MOORE REFLECTIONS ON WAR

This past Sunday evening I was catching up with my dad.  It turned out both of us had seen a little bit of the annual show PBS does to honor the military.  My dad is a life-long conservative.  He and my mom were very involved in trying to get Barry Goldwater elected.  Even though I was young at the time, I still recall them going off  to a dinner party/fundraiser for Goldwater at the Camelback resort.

In any case, my dad who served as an officer in the Navy during WWII is sick of war.  And so am I.  Both of us had to turn off the PBS special not because we don’t want to honor the soldiers, but because we don’t want to honor war.  And the former many times seems to bleed effortlessly over into the latter.  War is hell.  Those three words are pregnant with meaning.  Interestingly, it seems the ruthless William Tecumseh Sherman is responsible for coming up with the saying.  Here is one version of the quote.  It comes from an address Sherman gave in 1879 to the Michigan Military Academy:

“I’ve been where you are now and I know just how you feel. It’s entirely natural that there should beat in the breast of every one of you a hope and desire that some day you can use the skill you have acquired here.
Suppress it! You don’t know the horrible aspects of war. I’ve been through two wars and I know. I’ve seen cities and homes in ashes. I’ve seen thousands of men lying on the ground, their dead faces looking up at the skies. I tell you, war is Hell!” (per Wikiquote)

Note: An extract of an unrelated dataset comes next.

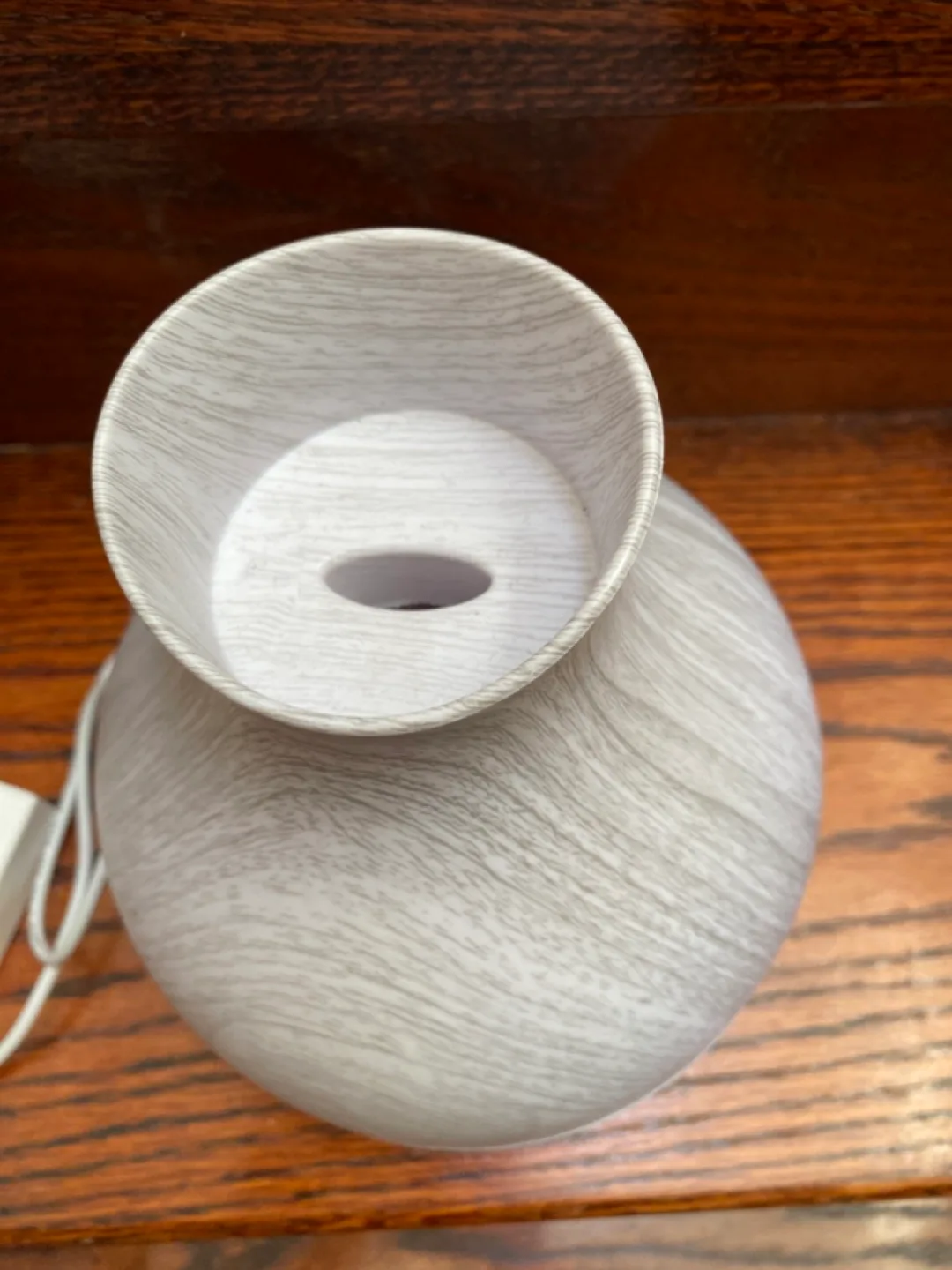 BZSEED Essential Oil Diffuser - Grey Wood Grain image indicator(3)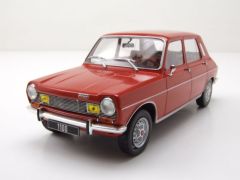 WBXWB124167 - Voiture de 1969 couleur rouge – SIMCA 1100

It seems another General living about a century after Sherman ought to be considered more in these discussions.  I speak of General Dwight D. Eisenhower.  Eisenhower raised concerns that the amount of money and power involved in making war greatly colors our judgment.  

Yes, some wars seem unavoidable.  And yes, some seem to fit various moral criteria, but are we too quick to pick up arms when other means have not been properly considered?  I think it is safe to answer in the affirmative.